Posted on: Thursday, 2 April 2009, 06:55 CDT

Researchers found an alarming situation in Medicare patients who often return to the hospital within a month of discharge. It’s a practice that costs taxpayers billions of dollars a year.

One in five Medicare patients end up back in the hospital, and the new study suggests patients aren't told enough about how to take care of themselves and stay healthy before they go home.

The study found that half of the non-surgery patients who returned within a month hadn't even seen a doctor between hospital visits.

"Hospitals put more effort into the admission process than they do into the discharge process," said Dr. Eric Coleman, one of the study's authors from the University of Colorado in Denver.
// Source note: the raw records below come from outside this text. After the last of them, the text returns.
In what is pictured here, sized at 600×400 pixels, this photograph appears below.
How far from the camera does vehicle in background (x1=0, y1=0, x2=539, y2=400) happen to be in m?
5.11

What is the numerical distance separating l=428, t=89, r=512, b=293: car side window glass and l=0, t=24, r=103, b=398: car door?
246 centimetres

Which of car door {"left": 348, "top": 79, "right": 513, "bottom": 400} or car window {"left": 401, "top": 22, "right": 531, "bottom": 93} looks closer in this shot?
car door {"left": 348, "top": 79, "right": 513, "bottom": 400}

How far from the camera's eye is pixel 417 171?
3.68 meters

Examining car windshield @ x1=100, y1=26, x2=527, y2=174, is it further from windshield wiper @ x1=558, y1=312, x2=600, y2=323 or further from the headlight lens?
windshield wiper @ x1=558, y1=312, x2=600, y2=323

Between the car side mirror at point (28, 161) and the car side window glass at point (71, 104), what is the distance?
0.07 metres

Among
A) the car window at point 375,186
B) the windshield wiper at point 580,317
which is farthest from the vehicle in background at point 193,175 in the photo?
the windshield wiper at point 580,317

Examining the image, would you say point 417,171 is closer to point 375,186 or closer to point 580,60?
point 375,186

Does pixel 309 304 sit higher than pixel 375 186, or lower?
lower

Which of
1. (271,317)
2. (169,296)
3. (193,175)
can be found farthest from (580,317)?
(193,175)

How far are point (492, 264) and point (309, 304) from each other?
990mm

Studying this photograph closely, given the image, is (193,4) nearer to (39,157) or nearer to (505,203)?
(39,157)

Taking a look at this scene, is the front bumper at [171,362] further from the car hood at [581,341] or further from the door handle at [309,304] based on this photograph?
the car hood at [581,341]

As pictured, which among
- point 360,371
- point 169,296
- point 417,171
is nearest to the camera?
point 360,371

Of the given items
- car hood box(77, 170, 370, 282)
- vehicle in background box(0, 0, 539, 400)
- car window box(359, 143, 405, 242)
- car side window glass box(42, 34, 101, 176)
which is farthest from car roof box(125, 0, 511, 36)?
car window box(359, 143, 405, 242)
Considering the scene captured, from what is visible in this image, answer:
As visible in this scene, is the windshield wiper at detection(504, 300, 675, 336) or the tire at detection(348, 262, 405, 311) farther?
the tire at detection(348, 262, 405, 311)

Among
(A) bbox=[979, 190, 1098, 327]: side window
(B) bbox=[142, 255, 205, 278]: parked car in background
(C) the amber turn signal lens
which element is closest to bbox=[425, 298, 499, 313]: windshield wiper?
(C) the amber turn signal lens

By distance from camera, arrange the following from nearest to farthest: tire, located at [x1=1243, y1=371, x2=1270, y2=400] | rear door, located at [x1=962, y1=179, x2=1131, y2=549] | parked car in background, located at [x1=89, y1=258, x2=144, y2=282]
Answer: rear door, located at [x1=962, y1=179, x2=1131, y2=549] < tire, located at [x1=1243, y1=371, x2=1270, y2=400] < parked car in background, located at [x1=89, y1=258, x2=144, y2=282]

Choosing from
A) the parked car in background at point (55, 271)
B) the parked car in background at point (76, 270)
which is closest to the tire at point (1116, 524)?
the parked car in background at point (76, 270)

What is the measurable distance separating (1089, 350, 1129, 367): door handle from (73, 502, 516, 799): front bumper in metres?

Coleman, who runs a program to improve "hand-offs" between health care systems, said patients often become confused about how to take their medicine or run into other problems. He believes they head back to the hospital because they don't know where else to go for help.

President Barack Obama's budget is focusing on the problem as it calls for reduced spending on Medicare readmissions to pay for health care reform.

The findings are published in Thursday's New England Journal of Medicine
.

Researchers studied Medicare records from late 2003 through 2004. They found that about 20 percent of 11.9 million patients were readmitted to the hospital within a month of discharge; about a third were back in the hospital within three months.

Overall, patients with heart failure and pneumonia had the most readmissions while heart stents and major hip and knee surgery had the highest returns for surgical procedures.

The study noted that 10 percent of all readmissions were probably planned, such as putting in a stent.

They estimated that the cost of unplanned return visits in 2004 cost taxpayers $17.4 billion.

"It's a big hunk of money and it's a big hunk of misery," said another study author, Dr. Stephen Jencks, an independent consultant who worked for the Centers for Medicare and Medicaid Services.

Jencks suggested hospitals should help make follow-up doctor appointments, give patients a list of all their medications, and explain what to do at home and where to call if they run into problems.

He said the hospitals should also call the patient within two days and make sure that the patient's doctor knows they were in the hospital.

There are differences among states. Iowa had the lowest rate with 13 percent, while Washington, D.C., had the highest at 23 percent.

Dr. Brian Jack at Boston Medical Center said there is an alarming example of how misinformation can hurt patients. One woman didn't understand that the blood pressure medicine that the hospital told her to take was the same as the one she had at home - just with different names. She took both and returned to the hospital with kidney failure.

Jack and his colleagues tested a new checklist that nurses used when they sent patients home; the patients who used the checklist had 30 percent fewer visits to the emergency room or return hospital stays over the next month, compared to patients who didn't use it

"There are not too many things that improve health and save money," said Jack, who was not involved in the new research.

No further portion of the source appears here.